Published in The History of Parliament: the House of Commons 1558-1603, ed. P.W. Hasler, 1981
Available from Boydell and Brewer

Elections

DateCandidate
1558/9WILLIAM PRICE I 1
1562/3WILLIAM PRICE I
1571WILLIAM BULKELEY
1 May 1572ROLAND KENRICK
1584THOMAS BULKELEY 2
29 Sept. 1586THOMAS BULKELEY
24 Oct. 1588THOMAS BULKELEY
1593THOMAS BULKELEY
13 Oct. 1597WILLIAM JONES
28 Sept. 1601WILLIAM MAURICE

Main Article

In 1562 Beaumaris was granted a charter, which was unique in North Wales although common enough in English boroughs. It established a governing body of 24, comprising a mayor, two bailiffs and 21 capital burgesses. Provision was also made for a recorder, a common clerk and coroner, and the borough was to have its own j.p.s. Two factors contributed to the granting of the charter, the burgesses’ offer to keep the town’s defences in repair at their own cost, and the influence at court of the leading local family, the Bulkeleys. The charter mayor, Richard Bulkeley I, was heir to the head of the family and among the first capital burgesses were four of his relatives and 14 Bulkeley tenants.

One of the clauses of the charter gave the town the authority to choose a Member of Parliament from among the burgesses of Beaumaris. His wages were to be met by the ‘borough and community’. The 1559 return indicates that about 30 electors were present in the common hall of Beaumaris and the aldermen officiated. After 1562, the town council, meeting in the guildhall, chose the MP.

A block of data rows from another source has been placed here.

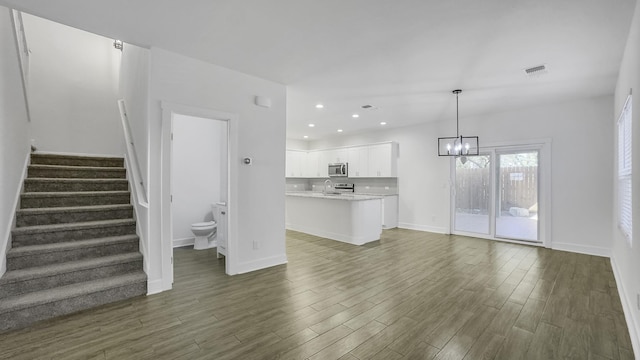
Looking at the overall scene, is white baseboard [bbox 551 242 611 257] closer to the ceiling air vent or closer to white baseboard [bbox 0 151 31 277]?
the ceiling air vent

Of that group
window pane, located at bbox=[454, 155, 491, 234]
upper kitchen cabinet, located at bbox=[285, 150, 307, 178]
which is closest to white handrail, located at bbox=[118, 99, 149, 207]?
upper kitchen cabinet, located at bbox=[285, 150, 307, 178]

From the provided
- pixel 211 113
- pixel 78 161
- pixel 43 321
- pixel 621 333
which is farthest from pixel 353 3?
pixel 78 161

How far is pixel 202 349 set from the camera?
6.89 feet

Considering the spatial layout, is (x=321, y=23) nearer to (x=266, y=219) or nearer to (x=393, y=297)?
(x=266, y=219)

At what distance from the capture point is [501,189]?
5.85 meters

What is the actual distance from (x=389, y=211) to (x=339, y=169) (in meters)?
1.97

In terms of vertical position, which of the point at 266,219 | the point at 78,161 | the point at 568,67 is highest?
the point at 568,67

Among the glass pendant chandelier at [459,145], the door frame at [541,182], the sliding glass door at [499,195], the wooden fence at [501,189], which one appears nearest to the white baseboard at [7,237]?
the glass pendant chandelier at [459,145]

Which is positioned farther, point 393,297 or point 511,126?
point 511,126

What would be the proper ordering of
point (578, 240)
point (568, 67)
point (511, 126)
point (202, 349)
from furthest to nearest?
1. point (511, 126)
2. point (578, 240)
3. point (568, 67)
4. point (202, 349)

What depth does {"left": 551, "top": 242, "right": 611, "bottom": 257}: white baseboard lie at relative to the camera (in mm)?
4668

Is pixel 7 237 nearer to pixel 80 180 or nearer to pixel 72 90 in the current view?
pixel 80 180

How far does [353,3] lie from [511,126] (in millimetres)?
4978

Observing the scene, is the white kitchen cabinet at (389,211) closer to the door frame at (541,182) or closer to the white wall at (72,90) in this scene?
the door frame at (541,182)
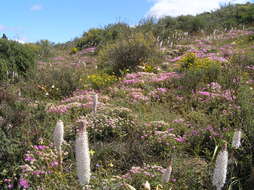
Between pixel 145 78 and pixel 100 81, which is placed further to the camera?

The Bulkeleys’ control of the borough was virtually complete. At the 1586 election, the mayor and two of the 14 burgesses were Bulkeleys; in 1597, four of the family appear on the return, while the nine signatures on the 1601 return include three Bulkeleys. The 1571 MP, William Bulkeley, was a Beaumaris merchant and one of the first capital burgesses of the town. Thomas Bulkeley (1584, 1586, 1589, 1593) was recorder of the borough from 1586. William Price I (1559, 1563) was a townsman and capital burgess, and also a tenant of Sir Richard Bulkeley. Although he was related to the 1559 county Member, Meredydd, who was an opponent of the Bulkeley faction, Price himself seems to have been a Bulkeley supporter. The last two MPs of the reign were both from Caernarvonshire gentry families. William Jones (1597) began a distinguished legal career as recorder of Beaumaris. William Maurice (1601) shared the deputy lieutenancy of Caernarvonshire with John Wynn of Gwydir, who had already tried, but failed, to nominate a friend at Beaumaris earlier in the reign.

In June 1589 Thomas Bulkeley wrote from Lincoln’s Inn to inform the mayor that he had not yet received payments for the last Parliament.3

Author: M.R.P.

Notes

  • 1. C219/284/45.
  • 2. Browne Willis.
  • 3. Trans. Anglesey Antiq. Soc. 1933, pp 98-99, 104; 1950, pp. 1-50; CPR, 1560-3, pp. 347-50; Bull. Bd. Celtic Studies, iv. 354, 355; C219/30/129, 31/240, 33/265, 34/104; 282/21, 284/45; Neale, Commons, 150; Hist. Beaumaris (supp. to Arch. Camb. 1917), p. 285.